Interactive effects of polystyrene nanoplastics and 6:2 chlorinated polyfluorinated ether sulfonates on the histomorphology, oxidative stress and gut microbiota in Hainan Medaka (Oryzias curvinotus)
Researchers exposed a freshwater fish species to nanoplastics and a fluorinated chemical pollutant, both alone and in combination, and found that the mixture caused more severe tissue damage than either substance alone. The combined exposure harmed gills, liver, and intestines while disrupting antioxidant systems and gut bacteria. The study suggests nanoplastics can worsen the effects of industrial chemicals on aquatic life.
The interaction between polyethylene microplastics and ciprofloxacin on inducing hepatotoxicity in Carassius auratus via the gut-liver axis
Researchers co-exposed crucian carp to polyethylene microplastics and the antibiotic ciprofloxacin and assessed liver toxicity through the gut-liver axis. The combination caused greater hepatic injury than either contaminant alone—disrupting gut microbiota, increasing intestinal permeability, and amplifying liver inflammation—highlighting synergistic toxicity when fish are exposed to both antibiotic and plastic pollution.
Nanoplastics enhance the intestinal damage and genotoxicity of sulfamethoxazole to medaka juveniles (Oryzias melastigma) in coastal environment
Scientists exposed young medaka fish to the antibiotic sulfamethoxazole and polystyrene nanoplastics, both individually and together, to study their combined effects on intestinal health. They found that co-exposure caused more severe gut damage than either pollutant alone, disrupting the gut microbiome and triggering changes in gene expression related to immune defense and DNA repair.

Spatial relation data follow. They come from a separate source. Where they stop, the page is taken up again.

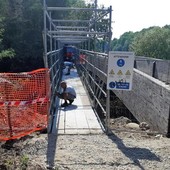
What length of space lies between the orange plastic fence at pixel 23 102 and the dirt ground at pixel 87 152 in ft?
0.82

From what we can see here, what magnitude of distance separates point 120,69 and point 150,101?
296 cm

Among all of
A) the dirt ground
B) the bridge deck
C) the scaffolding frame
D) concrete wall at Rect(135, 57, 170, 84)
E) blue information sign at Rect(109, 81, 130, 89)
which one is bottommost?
the dirt ground

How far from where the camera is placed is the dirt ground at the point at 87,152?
410cm

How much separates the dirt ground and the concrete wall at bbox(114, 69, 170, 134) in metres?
1.01

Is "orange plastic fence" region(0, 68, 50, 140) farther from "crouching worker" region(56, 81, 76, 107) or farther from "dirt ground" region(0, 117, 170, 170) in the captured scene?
"crouching worker" region(56, 81, 76, 107)

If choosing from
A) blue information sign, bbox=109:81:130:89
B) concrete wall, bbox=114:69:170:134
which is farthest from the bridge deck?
concrete wall, bbox=114:69:170:134

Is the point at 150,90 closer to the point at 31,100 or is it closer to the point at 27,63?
the point at 31,100

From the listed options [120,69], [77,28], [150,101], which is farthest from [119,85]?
[77,28]

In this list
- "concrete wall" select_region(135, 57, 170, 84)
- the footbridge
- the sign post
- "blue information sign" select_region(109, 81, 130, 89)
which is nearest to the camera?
the sign post

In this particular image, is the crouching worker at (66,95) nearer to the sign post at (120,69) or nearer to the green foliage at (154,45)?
the sign post at (120,69)

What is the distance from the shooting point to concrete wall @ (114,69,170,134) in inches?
256

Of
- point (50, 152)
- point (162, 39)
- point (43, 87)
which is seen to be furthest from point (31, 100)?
point (162, 39)

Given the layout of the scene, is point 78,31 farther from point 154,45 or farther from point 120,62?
point 154,45

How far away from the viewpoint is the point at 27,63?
29891 mm
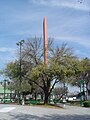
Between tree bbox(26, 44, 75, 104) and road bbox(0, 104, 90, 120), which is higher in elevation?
tree bbox(26, 44, 75, 104)

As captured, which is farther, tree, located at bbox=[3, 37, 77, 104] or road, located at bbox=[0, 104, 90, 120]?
tree, located at bbox=[3, 37, 77, 104]

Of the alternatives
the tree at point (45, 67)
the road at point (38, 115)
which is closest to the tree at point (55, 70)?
the tree at point (45, 67)

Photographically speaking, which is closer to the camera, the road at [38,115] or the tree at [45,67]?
the road at [38,115]

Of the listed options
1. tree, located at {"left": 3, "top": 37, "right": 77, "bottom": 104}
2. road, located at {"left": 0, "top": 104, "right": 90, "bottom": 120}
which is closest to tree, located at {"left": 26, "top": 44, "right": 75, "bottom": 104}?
tree, located at {"left": 3, "top": 37, "right": 77, "bottom": 104}

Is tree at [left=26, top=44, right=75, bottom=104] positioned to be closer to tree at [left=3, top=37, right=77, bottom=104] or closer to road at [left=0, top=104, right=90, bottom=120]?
tree at [left=3, top=37, right=77, bottom=104]

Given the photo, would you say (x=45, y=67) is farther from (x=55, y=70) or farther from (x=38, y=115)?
(x=38, y=115)

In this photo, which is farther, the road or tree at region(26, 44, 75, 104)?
tree at region(26, 44, 75, 104)

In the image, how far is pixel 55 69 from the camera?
43.3m

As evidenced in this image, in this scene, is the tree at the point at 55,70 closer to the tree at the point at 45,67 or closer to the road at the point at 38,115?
the tree at the point at 45,67

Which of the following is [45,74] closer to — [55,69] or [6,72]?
[55,69]

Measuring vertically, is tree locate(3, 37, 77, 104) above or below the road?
above

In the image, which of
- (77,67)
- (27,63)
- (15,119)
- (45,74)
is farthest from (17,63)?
(15,119)

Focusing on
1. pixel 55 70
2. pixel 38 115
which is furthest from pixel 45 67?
pixel 38 115

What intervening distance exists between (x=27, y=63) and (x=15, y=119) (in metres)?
27.0
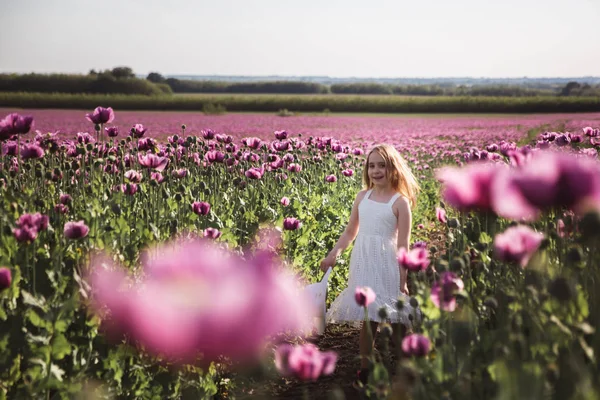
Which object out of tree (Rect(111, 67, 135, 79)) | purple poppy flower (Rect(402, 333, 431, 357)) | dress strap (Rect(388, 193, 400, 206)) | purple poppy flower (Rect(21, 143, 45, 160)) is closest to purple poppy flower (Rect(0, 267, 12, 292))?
purple poppy flower (Rect(402, 333, 431, 357))

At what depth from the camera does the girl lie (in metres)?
3.78

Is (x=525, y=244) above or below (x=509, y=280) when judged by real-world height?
above

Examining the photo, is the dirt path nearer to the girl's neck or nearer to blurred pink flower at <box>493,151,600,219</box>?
the girl's neck

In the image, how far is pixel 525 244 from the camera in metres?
1.81

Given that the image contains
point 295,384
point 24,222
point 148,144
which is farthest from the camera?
point 148,144

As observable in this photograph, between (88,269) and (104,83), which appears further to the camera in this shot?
(104,83)

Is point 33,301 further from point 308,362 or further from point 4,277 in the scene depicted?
point 308,362

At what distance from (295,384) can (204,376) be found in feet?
3.58

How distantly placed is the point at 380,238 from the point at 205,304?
10.9 ft

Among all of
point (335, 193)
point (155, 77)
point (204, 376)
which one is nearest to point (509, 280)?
point (204, 376)

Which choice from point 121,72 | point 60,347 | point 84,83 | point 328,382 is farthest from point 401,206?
point 121,72

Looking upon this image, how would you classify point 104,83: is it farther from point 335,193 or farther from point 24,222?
point 24,222

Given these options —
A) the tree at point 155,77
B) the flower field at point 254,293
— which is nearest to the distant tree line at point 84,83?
the tree at point 155,77

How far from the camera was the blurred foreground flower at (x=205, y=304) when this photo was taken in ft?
1.90
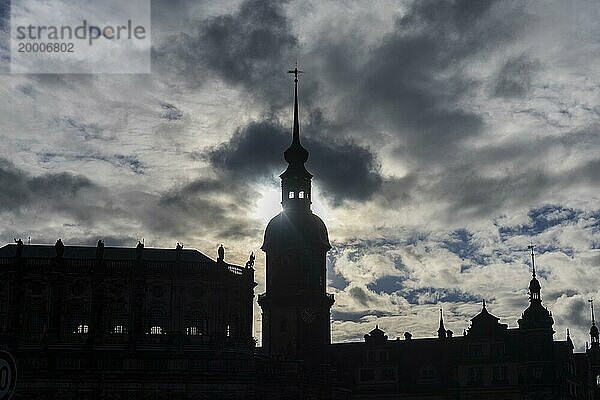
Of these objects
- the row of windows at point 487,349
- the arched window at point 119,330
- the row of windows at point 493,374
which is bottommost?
the row of windows at point 493,374

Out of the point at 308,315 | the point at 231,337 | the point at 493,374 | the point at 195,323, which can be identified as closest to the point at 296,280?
the point at 308,315

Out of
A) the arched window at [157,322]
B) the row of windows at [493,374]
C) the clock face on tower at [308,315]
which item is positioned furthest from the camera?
the row of windows at [493,374]

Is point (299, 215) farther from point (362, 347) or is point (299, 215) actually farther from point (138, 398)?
point (138, 398)

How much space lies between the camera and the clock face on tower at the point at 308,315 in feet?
315

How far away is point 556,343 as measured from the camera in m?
103

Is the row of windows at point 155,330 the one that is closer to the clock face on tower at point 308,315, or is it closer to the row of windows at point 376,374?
the clock face on tower at point 308,315

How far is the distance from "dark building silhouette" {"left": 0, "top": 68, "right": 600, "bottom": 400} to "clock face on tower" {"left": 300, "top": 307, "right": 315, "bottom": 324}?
0.17 meters

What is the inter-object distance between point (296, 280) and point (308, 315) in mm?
4173

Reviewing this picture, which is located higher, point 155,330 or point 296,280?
point 296,280

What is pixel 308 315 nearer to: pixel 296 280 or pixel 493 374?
pixel 296 280

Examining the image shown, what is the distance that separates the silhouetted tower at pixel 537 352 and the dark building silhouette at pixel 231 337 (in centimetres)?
12

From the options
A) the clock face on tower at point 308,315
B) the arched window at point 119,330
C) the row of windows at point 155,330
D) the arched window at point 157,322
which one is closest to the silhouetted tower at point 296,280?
the clock face on tower at point 308,315

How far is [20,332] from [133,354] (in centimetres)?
1223

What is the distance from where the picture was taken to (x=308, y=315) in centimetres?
9631
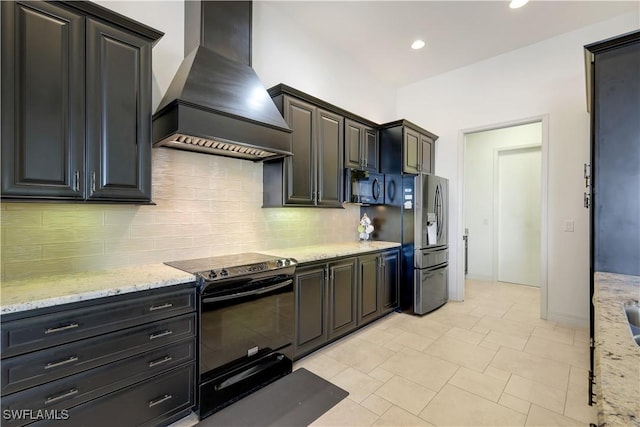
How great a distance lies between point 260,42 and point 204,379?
9.91ft

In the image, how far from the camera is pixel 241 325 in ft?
6.79

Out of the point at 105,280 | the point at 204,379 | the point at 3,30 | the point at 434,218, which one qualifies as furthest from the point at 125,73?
the point at 434,218

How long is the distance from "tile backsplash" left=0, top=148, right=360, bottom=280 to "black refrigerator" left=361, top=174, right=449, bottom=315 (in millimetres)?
1190

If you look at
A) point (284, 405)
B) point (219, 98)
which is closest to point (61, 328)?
point (284, 405)

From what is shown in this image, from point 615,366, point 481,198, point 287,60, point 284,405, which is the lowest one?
point 284,405

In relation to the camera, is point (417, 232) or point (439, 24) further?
point (417, 232)

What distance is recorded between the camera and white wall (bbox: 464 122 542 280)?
546 centimetres

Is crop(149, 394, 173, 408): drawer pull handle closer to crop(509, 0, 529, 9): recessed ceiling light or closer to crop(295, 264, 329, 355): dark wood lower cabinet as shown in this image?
crop(295, 264, 329, 355): dark wood lower cabinet

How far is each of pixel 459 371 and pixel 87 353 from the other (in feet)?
8.54

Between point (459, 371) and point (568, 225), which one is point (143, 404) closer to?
point (459, 371)

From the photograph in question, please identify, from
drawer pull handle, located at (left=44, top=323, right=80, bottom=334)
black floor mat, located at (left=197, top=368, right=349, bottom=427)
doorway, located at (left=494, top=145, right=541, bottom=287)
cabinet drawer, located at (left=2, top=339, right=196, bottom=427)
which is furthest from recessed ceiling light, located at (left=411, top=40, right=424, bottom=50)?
drawer pull handle, located at (left=44, top=323, right=80, bottom=334)

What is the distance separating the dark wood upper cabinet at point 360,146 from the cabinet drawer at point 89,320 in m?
2.34

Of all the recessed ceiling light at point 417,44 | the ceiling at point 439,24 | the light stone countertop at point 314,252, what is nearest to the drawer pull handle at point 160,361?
the light stone countertop at point 314,252

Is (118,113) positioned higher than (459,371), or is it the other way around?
(118,113)
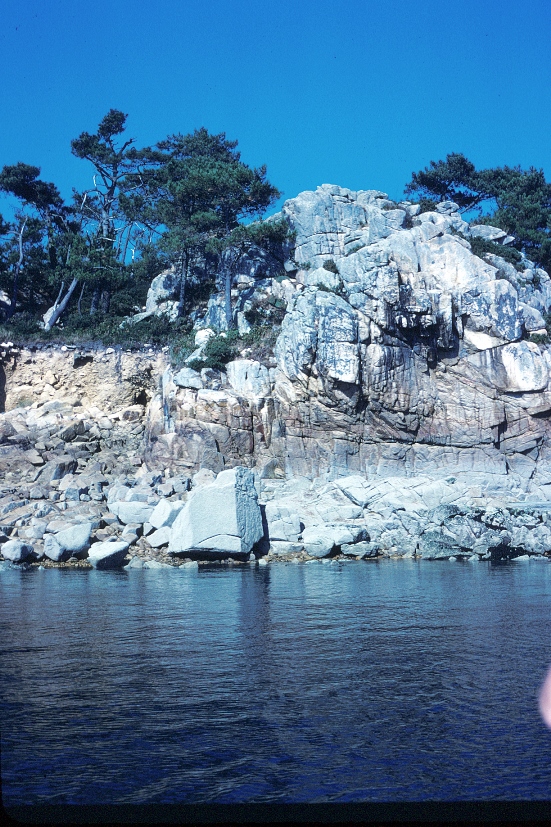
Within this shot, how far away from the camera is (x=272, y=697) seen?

The study suggests that nanoplastics may amplify the harmful effects of antibiotics on fish in coastal environments.
Toxic impacts of polystyrene nanoplastics and PCB77 in blunt snout bream: Evidence from tissue morphology, oxidative stress and intestinal microbiome
Researchers studied the combined toxicity of polystyrene nanoplastics and a persistent organic pollutant (PCB77) in freshwater fish. They found that co-exposure caused worse tissue damage, higher oxidative stress, and greater disruption to gut bacteria than either contaminant alone. The study highlights that microplastics can worsen the harmful effects of other environmental pollutants when organisms are exposed to both simultaneously.